The aim is to recognise all possible interactions between objects and people and also between people. This technology allows a fine analysis of a scene and can be applied in video surveillance to detect fights or abandoned luggage for example.
It is necessary to detect all the objects in a scene beforehand, which is a research axis in its own right. Once these objects are detected, it must be possible to associate them with the right type of interaction. An interaction such as “holding” can be carried out with a multitude of different types of objects. The algorithm must be able to detect the interaction even if it has never seen a person holding a certain type of object during learning: it must be able to generalise the interaction. Moreover, objects in interaction are sometimes hidden or not visible in the scene. In these cases, the algorithm must still be able to recognize the interaction just with the appearance of the person. Finally, some semantically different interactions are visually close such as eating and drinking or holding and lifting.
The proposed solution
The main majority of state of the art methods detect all the objects in the scene beforehand and then calculate a probability of interaction between all possible pairs. The calculation time required to process an image is therefore quadratic and depends on the number of objects in the scene.

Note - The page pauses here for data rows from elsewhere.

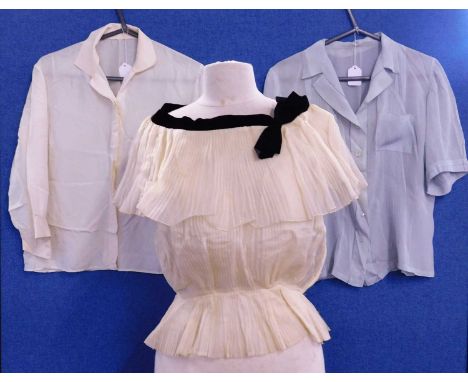 Three mid 20th century lady's blouses, to include a cream silk blouse, a pale blue silk blouse with breast pockets and pintuc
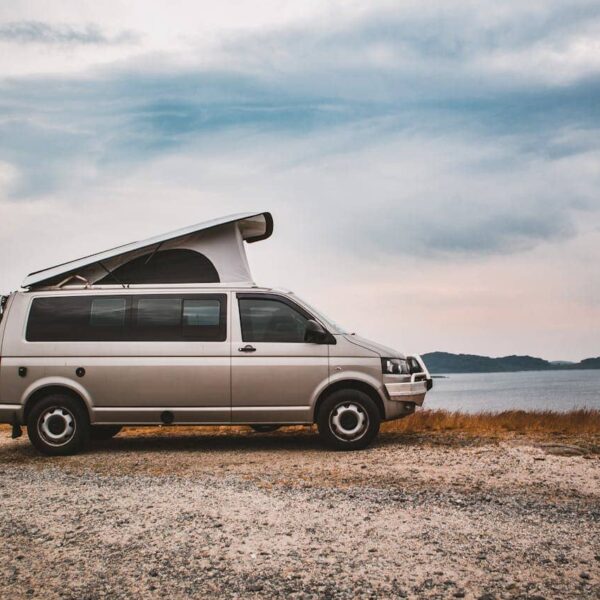 Campervan for retirees parked in scenic nature, symbolising freedom, adventure and retirement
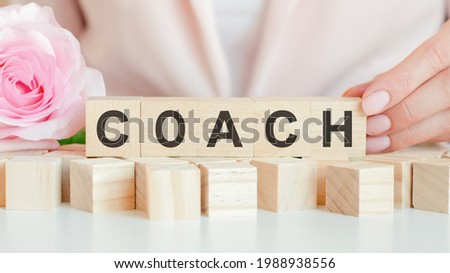 woman holds a wooden cube with the text of coach in her hand. on the wooden cubes there is a living rose flower. pink background, front view. business, economic, education concept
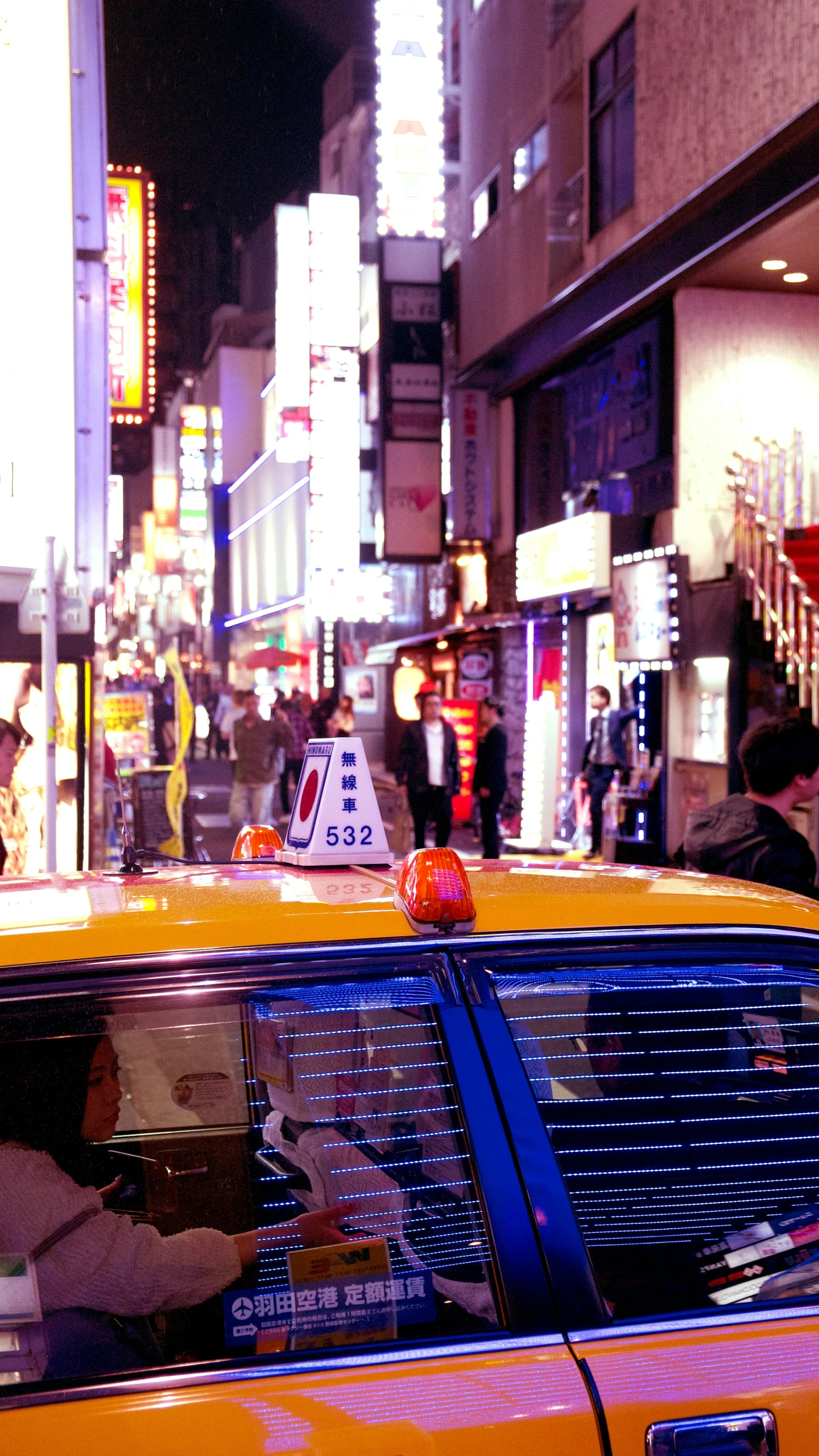 the cab is parked next to some buildings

The CEA proposes the Calipso (Classifying all interacting pairs) solution, which is a single shot method because it estimates the interactions by passing the image through the network only once. To do this, the interactions are estimated on a dense grid of anchors. The strong point of Calipso is that it is fast and independent of the number of objects in the image.
The dataset used
We use the V-COCO dataset which consists of 10,000 images and is annotated with about 30 interaction verbs.
Calipso shows a score of 45% of good recognition of the triplets on this dataset.